In any legal reference book, law is traditionally defined as a system of formally accepted and generally binding rules governing the behavior of people in a given society with certain moral principles, the implementation of which ensures the necessary authority of the state. The legal basis for the protection of information is regulated by such state and regulatory acts as the Constitution and laws of the Russian Federation, as well as administrative, civil and criminal law.
Organizational protection of information of an enterprise is based on the norms of information law. Compliance with these can be seen by creating a specialized document on the legality of applying data protection, on the duties of personnel to strictly follow protection measures , as well as on personal responsibility for failure to comply with established measures.
The legal document contains the following rules:
- The presence of obligations and provisions for the protection of information in all organizational documents - in job descriptions, in labor contracts and in the internal rules.

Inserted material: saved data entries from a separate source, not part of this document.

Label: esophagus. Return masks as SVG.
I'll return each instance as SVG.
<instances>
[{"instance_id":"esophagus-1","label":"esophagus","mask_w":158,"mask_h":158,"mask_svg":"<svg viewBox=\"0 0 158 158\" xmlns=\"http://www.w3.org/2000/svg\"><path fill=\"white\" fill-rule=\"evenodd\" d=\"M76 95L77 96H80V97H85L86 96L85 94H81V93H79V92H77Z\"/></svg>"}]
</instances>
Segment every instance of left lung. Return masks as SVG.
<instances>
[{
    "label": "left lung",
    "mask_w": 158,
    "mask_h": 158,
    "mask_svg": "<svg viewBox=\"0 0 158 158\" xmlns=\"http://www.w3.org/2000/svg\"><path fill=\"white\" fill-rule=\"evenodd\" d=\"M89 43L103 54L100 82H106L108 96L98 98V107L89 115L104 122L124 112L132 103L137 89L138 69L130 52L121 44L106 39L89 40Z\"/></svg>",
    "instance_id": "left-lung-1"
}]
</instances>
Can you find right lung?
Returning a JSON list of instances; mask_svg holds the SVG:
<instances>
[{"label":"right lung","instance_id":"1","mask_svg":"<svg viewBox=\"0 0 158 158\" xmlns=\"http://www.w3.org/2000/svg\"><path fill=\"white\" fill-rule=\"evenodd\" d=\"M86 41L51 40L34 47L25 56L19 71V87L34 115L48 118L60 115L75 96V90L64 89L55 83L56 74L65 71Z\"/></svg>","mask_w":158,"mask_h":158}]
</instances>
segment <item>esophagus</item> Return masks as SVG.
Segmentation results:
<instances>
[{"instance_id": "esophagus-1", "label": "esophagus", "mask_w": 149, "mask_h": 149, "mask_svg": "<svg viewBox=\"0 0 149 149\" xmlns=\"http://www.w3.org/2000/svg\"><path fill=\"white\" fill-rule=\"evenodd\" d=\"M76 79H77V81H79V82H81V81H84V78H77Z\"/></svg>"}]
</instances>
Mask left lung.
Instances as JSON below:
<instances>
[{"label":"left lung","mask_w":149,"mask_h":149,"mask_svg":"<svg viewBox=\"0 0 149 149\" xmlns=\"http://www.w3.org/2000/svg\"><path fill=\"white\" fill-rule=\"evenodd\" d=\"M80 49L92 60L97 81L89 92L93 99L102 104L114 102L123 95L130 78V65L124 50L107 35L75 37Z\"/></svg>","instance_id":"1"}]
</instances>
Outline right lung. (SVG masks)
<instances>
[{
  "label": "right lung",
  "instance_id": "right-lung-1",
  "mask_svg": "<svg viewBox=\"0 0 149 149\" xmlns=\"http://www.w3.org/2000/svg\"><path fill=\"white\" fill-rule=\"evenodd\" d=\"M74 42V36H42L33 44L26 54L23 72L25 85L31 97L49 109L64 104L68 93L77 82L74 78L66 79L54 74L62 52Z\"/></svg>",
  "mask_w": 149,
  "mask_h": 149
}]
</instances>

- Informing all employees and obligatory bringing to their attention the provisions on responsibility for the dissemination and disclosure of classified data, for the falsification of documents and their unauthorized destruction.
Legal protection of information obliges any enterprise to persons who begin to work to clarify all the provisions on the restrictions associated with their obligations in this area.
Legal protection of information implies the following regulatory rules:
- At any functioning facility, the confidentiality regime must be established without fail.
- Access to data must be distinguished.
- Legal protection of information should have material support.
- Confidential data should be clearly identified as the main subject of protection.
Each specific enterprise independently develops legal and regulatory documents that ensure its information security. These include the following:
- Regulation on trade secrets.
- Regulation on the protection of personal data.
- Information Security Policy.
- Instructions on the procedure for admission to information constituting confidential information.
- Obligations of employees to maintain confidential data.
- Memos to workers on maintaining trade secrets.
- Regulation on information document management and paperwork.
The above acts prevent cases of unlawful disclosure of classified information.
Data protection. Ways
Legal protection of information is carried out using various techniques and means that ensure confidentiality, accessibility and completeness of information, as well as counteract external and internal threats. Each type of threat has at its disposal certain tricks that the system must be able to recognize.
Information security is ensured by a system of measures that address:
- To prevent threats, that is, the use of preventive measures to ensure information security.
- To neutralize threats that are detected during systematic monitoring and analysis, to the possibility of potential or real danger, to take timely measures to prevent it.
- Differentiation of threats into real and potential, having a criminal orientation.
- Taking appropriate measures to eliminate danger or criminal acts.
- Elimination of illegal actions and the consequences of threats, as well as the return of the status quo.